捨てられおっさんと邪神様の異世界開拓生活~スローライフと村造り、時々ぎっくり腰~
ただいま魔具開発中4
「ちなみにだな、こいつは魔法の基本なんだが。違う属性の魔法を同時に起動すると合成魔法ってもんになるんだよ」
「俺、魔法の基本なんか知らねえよ……」
「おう、フェルフェトゥにでも教えてもらえ」
言いながら雄太は冷房と暖房を別々の魔具に入れて溜息をつく。
「けど、そうなるとこの魔具って。こうやって別々にしてもさっきみたいになる可能性があるんじゃないか?」
「そう使えばな。だがまあ、こうして別々の魔具になってる以上は意図的にそうしなきゃ大丈夫だ」
「ふーん?」
頷きながら、雄太は暖房(仮)と冷房(仮)の魔具を完成させていく。
「よし、それならこれでどうだ」
「おう。

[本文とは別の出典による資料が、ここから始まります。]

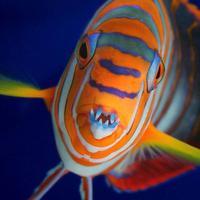 Oasis Aquarium Ltd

冷房起動、暖房起動」
バーンシェルが2つの魔具を起動させると、今度は互いが干渉しあう事無く暖かい風と冷たい風を吹き出し始める。
「ん、今度は良さそうだな」
「だな。冷房停止、暖房停止」
2つの魔具を停止させ、バーンシェルは先程よりも幾分か優しめに雄太を叩く。
「よかったな、これで冷房と暖房とやらは完成か?」
「ああ、正式名称は……まあ、暖房器と冷房器ってとこか?」
「いいんじゃね?」
そんな会話をしていると、フェルフェトゥがタイミングよく顔を出す。
「調子はどうかしら?」
「お、フェルフェトゥ。丁度いいな。今暖房器と冷房器が完成したとこだぞ」
「あら、そうなの。ふふ、タイミング良かったわね」
「よく言うぜ……」
テメエ、さっき来ただろうが……とバーンシェルが呟くが、フェルフェトゥのパチンと手を叩く音に掻き消される。
「それじゃ、私にも見せてくれる?」
「ああ。暖房起動」
雄太が暖房を起動させると暖かい風が吹き出し、フェルフェトゥはふむふむと頷く。
「出力を結構絞ったのね」
「ああ、バーンシェルの助言が無いとちょっとヤバかったけどな」
苦笑する雄太に、フェルフェトゥもクスクスと笑う。
「失敗も経験よ。とにかく、上手く起動してるようね。それで? これは貴族用かしら?」
「ん? いや、普通の家でも使えるようにしようと思ったんだが」
「だとすると、ミスリルはちょっと高いわね。これは貴族用にして、鉄くらいにしといたほうがいいんじゃないかしら?」
言われて、雄太は「そういえば……」と呟く。
すっかり忘れかけていたが、ミスリルは貴重な金属なのだ。
コロナが大事そうに抱えている剣も確かミスリル製であったはずだ。
「……ちなみにこのミスリル製だと、やっぱり庶民には手が出ないのか?」
「身の丈を超えた家宝ってとこね」
「うぐっ……」
雄太はチラリとバーンシェルを見ながら「頼めるか……?」と問いかける。
「いいぜ。つーか、今コロナが作ってるはずだ」
コロナがこの場に来ていない理由を知らされ、雄太は思わずその場にヘナヘナと座り込む。
「……掌の上かよ……」
「ハハハ! ま、気にすんなよ。むしろ喜べ。な?」
「そうよ、ユータ。貴方のやりたい事を察してサポートしてくれる。素敵じゃない」
「そう聞くと凄い恵まれてるな……」
バーンシェルとフェルフェトゥに慰められ、雄太は気を持ち直す。
確かに二人の言う通りだ。
段取りが悪いよりも、良いほうがいいに決まっている。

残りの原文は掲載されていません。